Problem
In the passage about the new paperback of Dining with al-Qaeda, what subtitle does the updated UK edition carry?

[[ Passage provided, beginning ]]

The first edition was published by Thomas Dunne/St Martins Press in March 2010 under the title Dining with al-Qaeda: Three Decades Exploring the Many Worlds of the Middle East.
Dining with al-Qaeda out in a new, updated UK paperback
The updated, UK paperback edition of Dining with al-Qaeda is out! The book has a new subtitle “Making Sense of the Middle East”, a striking new cover and inside cover artwork from the Naranjestan Palace in Shiraz, Iran.
The only way to buy this edition is by messaging me here (hughpopebooks@gmail.com). The book costs £22/€26/$31. Sending to an address in the UK adds £3 in postage, making £25. For sending to an address in Europe and the rest of the world, the cost including postage is £39/€43/$50. (The previous US rate is now no longer valid after changes in postage rates). Registered post is 5 euros extra. Payment can be made by Paypal or bank transfer in the UK, EU, Turkey or the US. Typically, delivery is made in about 10 days.
Encouraged by praise from Publisher’s Weekly for the first edition’s 40 “exquisite photographs”, I’ve added another 50 of my favourite black and white images and given them all more space. Fine-tuned and rearranged by designer Kjell Olsson, they now pop out of the page on sleek 100g white paper. The new text also now uses British English spelling, has a larger and smoother typeface and, whisper it, has bid farewell to most of the U.S. edition’s Oxford commas.
There’s a new prologue too, explaining the other reason I’m putting the book back into wider circulation: I think it is still as relevant as it was in 2010. I’ve added a few lines here and there to underline that point from time to time. But Dining with al-Qaeda remains a personal bildungsroman based on my three decades of exploration, adventures and newspaper reporting in the region. I wrote it to give readers a feeling for Middle Eastern peoples, places and dynamics, not to detail a blow-by-blow account of the latest news.

[[ Passage provided, end ]]
[[ Exercise data, beginning ]]

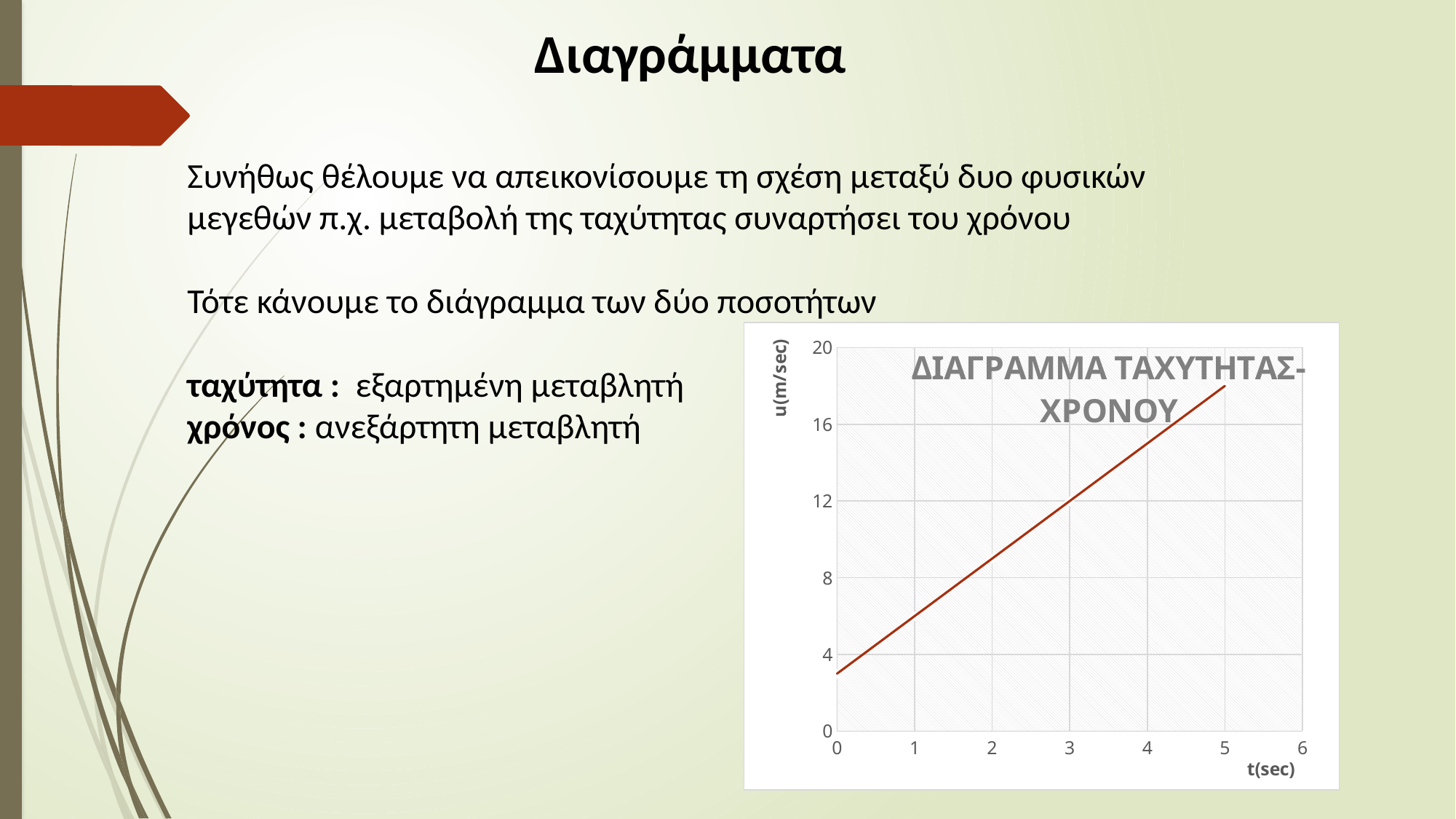
Does the plotted line rise or fall as t(sec) increases? rises Which is larger: the value of u(m/sec) at t = 1 sec or at t = 4 sec? t = 4 sec Is the value of u(m/sec) at t = 1 sec greater or less than 8? less Is the value of u(m/sec) at t = 5 sec greater or less than 16? greater What kind of chart is shown on the slide? line chart Is the value of u(m/sec) at t = 4 sec greater or less than 12? greater What is the label of the vertical axis of the chart? u(m/sec) What is the highest tick value shown on the vertical axis of the chart? 20 What is the title of the chart on the slide? ΔΙΑΓΡΑΜΜΑ ΤΑΧΥΤΗΤΑΣ-ΧΡΟΝΟΥ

[[ Exercise data, end ]]

Solution for this exercise
Making Sense of the Middle East